Records from a dataset
== Segment start ==
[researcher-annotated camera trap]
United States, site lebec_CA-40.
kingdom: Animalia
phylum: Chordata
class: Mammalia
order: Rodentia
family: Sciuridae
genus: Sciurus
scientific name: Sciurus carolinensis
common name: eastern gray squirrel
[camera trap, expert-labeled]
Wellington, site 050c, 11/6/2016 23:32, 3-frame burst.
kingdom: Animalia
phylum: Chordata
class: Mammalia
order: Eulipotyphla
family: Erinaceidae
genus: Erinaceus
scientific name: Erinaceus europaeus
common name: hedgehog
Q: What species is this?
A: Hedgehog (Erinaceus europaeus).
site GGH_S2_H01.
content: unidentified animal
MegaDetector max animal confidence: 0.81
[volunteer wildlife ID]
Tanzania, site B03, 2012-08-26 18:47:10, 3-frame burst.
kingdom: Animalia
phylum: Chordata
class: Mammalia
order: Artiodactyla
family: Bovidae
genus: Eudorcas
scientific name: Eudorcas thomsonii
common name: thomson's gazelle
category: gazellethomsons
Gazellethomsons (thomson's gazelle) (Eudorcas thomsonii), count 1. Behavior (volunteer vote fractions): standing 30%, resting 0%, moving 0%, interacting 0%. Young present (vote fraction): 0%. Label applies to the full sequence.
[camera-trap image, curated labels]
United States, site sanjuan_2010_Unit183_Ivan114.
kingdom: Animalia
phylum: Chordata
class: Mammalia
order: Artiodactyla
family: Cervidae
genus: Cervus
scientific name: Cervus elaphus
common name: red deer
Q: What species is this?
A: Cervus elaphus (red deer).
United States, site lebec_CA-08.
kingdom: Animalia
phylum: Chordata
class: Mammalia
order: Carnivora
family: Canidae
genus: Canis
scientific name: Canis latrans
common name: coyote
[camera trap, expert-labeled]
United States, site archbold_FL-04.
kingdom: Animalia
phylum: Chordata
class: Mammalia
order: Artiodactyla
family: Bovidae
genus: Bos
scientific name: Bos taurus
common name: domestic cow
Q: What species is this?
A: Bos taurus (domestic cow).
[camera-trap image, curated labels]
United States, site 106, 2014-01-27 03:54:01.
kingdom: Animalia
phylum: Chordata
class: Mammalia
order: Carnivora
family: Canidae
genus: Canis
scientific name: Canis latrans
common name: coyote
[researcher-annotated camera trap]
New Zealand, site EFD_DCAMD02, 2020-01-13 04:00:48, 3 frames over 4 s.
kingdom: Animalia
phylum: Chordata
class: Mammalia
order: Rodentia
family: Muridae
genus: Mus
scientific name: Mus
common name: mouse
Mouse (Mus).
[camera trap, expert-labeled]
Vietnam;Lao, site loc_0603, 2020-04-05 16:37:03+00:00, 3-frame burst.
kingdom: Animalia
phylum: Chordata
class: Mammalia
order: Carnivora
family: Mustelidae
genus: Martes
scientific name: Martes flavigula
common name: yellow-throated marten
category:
== Segment end ==
• ACTION ITEM
How many lines of the data include the word "genus"? Reply with the number and nothing else.

• WRITTEN REPLY
9